Venom Immunotherapy Does Not Affect Survival of Patients with Malignant Tumor in Poland
Marta Chełmińska, Krzysztof Specjalski, Ewa Jassem, Joanna Polańska, Karolina Kita, Lucyna Górska, Joanna Didkowska, Urszula Wojciechowska, Marita Nittner-Marszalska, Piotr Kuna, Maciej Kupczyk, Jerzy Kruszewski, Aleksander Zakrzewski, Ewa Czarnobilska, Marcin Stobiecki

TL;DR
This study found that venom immunotherapy does not worsen survival rates in cancer patients in Poland.
Contribution
It is the first study to show that immunotherapy does not negatively affect cancer prognosis.
Findings
Cancer incidence was lower in immunotherapy patients than in the general population.
AIT did not reduce survival rates in patients diagnosed with cancer during or after treatment.

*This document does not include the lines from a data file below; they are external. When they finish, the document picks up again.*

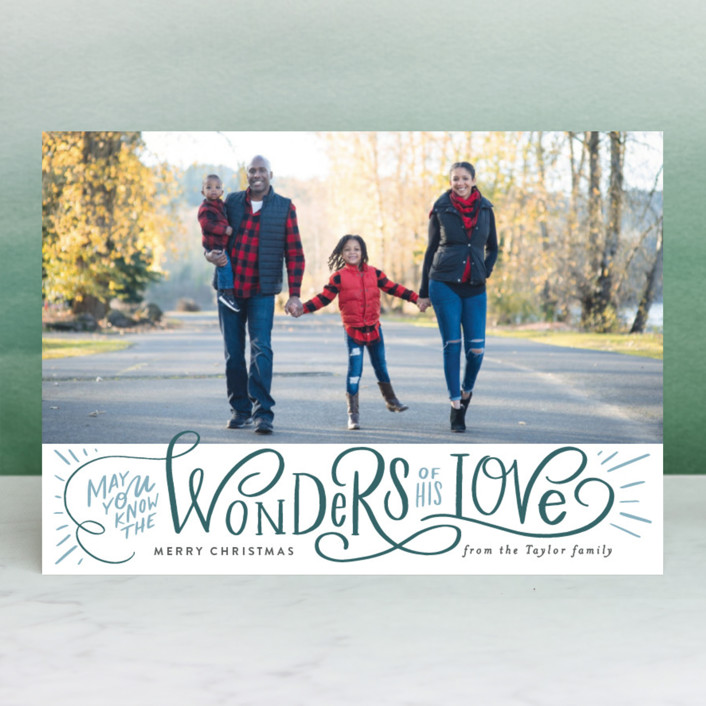 """""""Wonder of His Love Script"""" - Christmas Photo Cards in Celestial by Alethea and Ruth."""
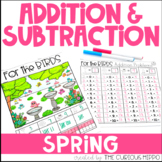 Addition and Subtraction Problems for Spring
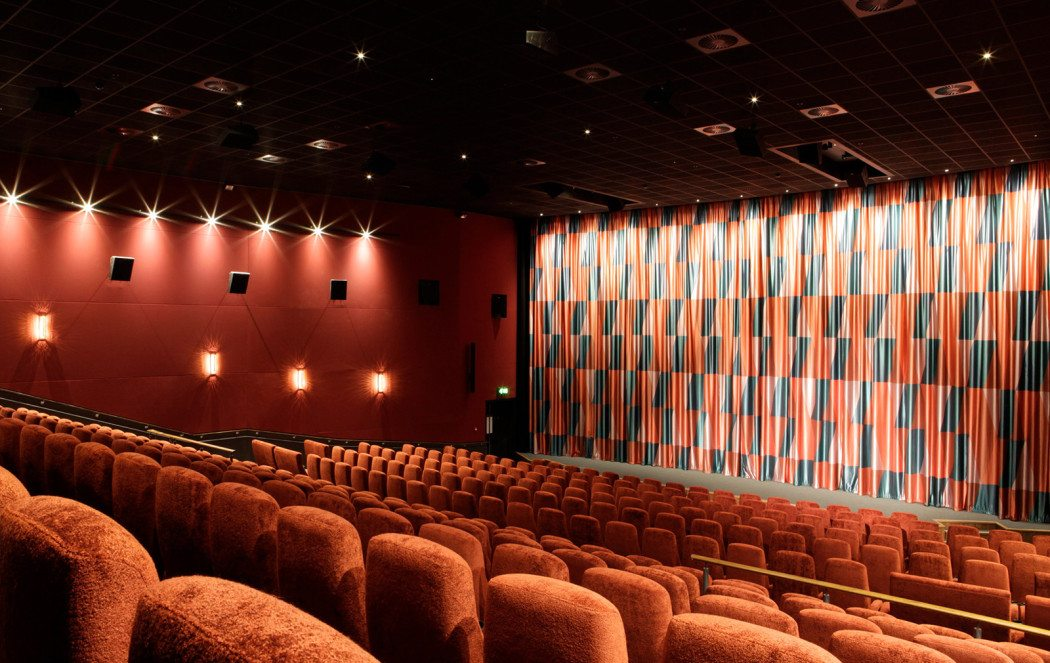 Screen 1 at Picturehouse Central in London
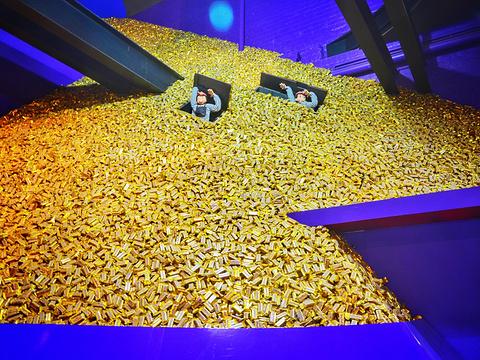 吉百利巧克力工厂旅游景点图片
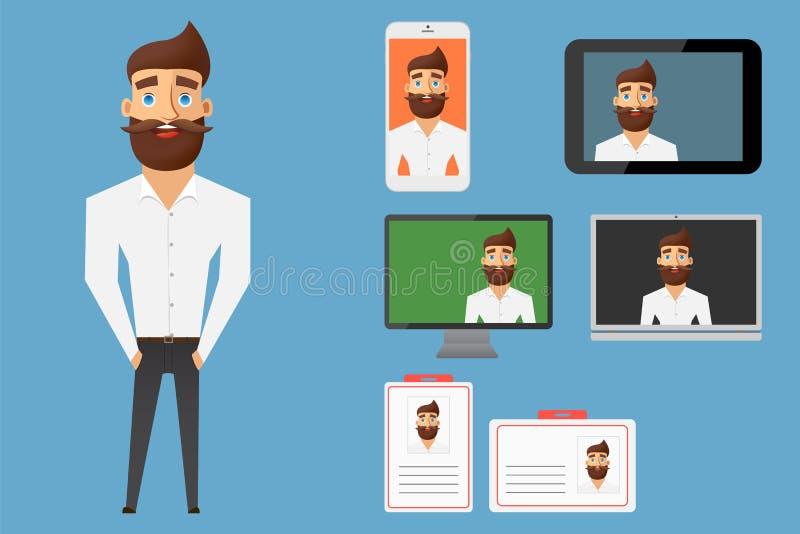 Biznesmena charakteru projekta kolekcja Set młody męski chara royalty ilustracja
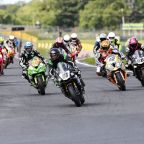 Kerry motorcycle racers hopeful of getting back on track in July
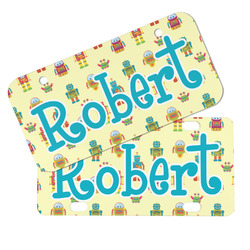 Robot Mini/Bicycle License Plates (Personalized)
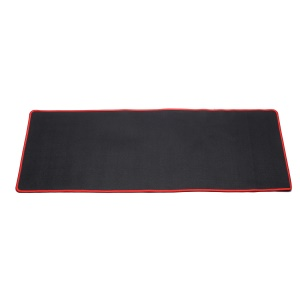 Red - Mouse Overlocking Mat Anti-slip Computer Gaming Large Mouse Pad Mat, Size: 300 x 800 x 2mm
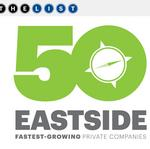 Tech, hospitality, real estate top Eastside 50 Fastest-Growing Private Companies List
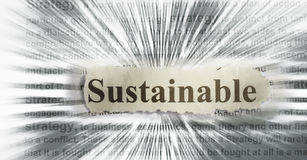 Sustainable. Abstract with blur- definition in radial blur Stock Images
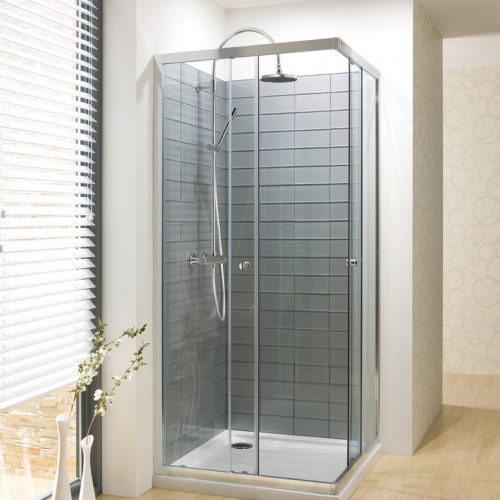 Crosswater Edge Corner Entry Shower Enclosure 900mm ECESC0900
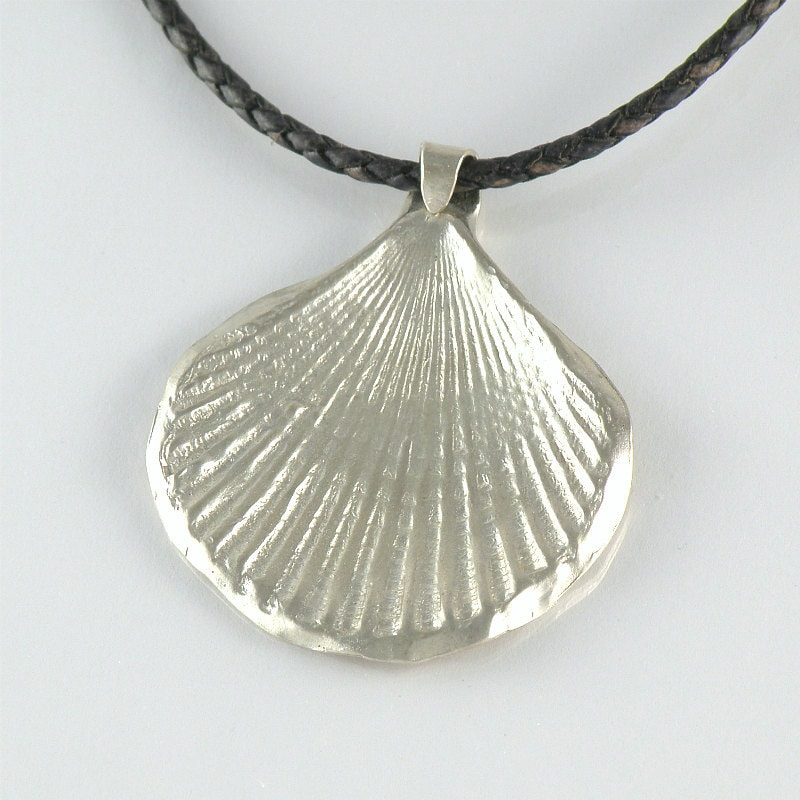 Make Your Own Seashell Jewelry: Seaside Jewelry Seashell Sterling Silver Necklace Gift For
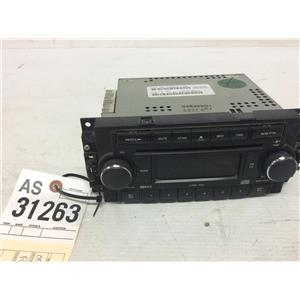 2003-2005 Dodge 2500,3500 factory stereo tag as31263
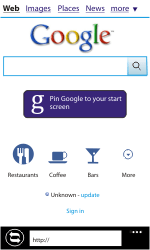 Samsung I8350 Omnia W - Internet - Internet browsing - Step 6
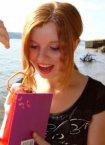 Gloryaa (27) sucht Sexkontakte in Dreitzsch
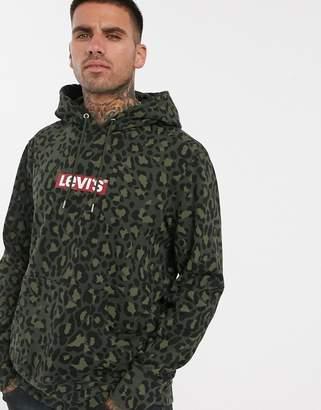 Levi's original boxtab logo cheetah print hoodie in olive woods-Green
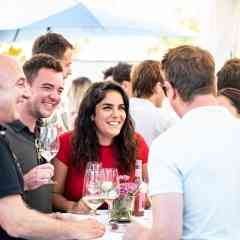 Gourmet Festival Düsseldorf 2021 - 20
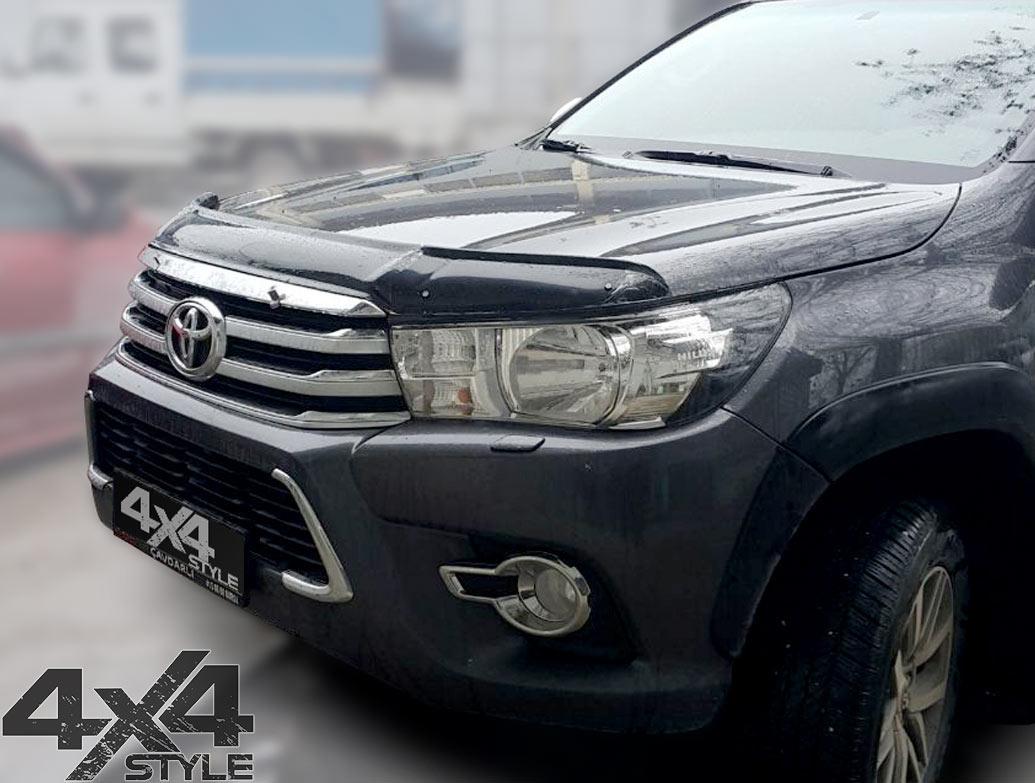 Toyota Hilux 2015> Black Acrylic Bonnet Wind Deflector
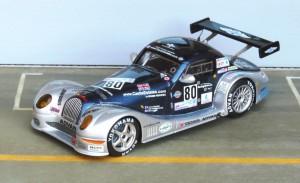 Morgan Aero 8 GT, Le Mans 2004 (Spark)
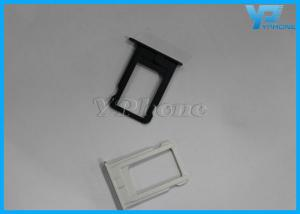 China iPhone 5 Spare Parts Sim Card Tray with Logo on sale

Cancer mortality rates were significantly lower in the study group compared to the general population.
Abstract
Background: Allergen immunotherapy (AIT) is a well-established and efficient method of causative treatment for allergic rhinitis, asthma and insect venom allergy. Traditionally, a recent history of malignant neoplasm is regarded as a contraindication to AIT due to concerns that AIT might stimulate tumor growth. However, there are no data confirming that the silencing of the Th2 response affects prognosis in cancer. Objectives: The aim of this study was to investigate frequency of malignant tumors in patients undergoing AIT and the association between AIT and cancer-related mortality. Patients and Methods: A group of 2577 patients with insect venom allergy undergoing AIT in 10 Polish allergology centers was screened in the Polish National Cancer Registry. Data on cancer type, diagnosis time and patients’ survival were collected and compared with the general population. Results: In the…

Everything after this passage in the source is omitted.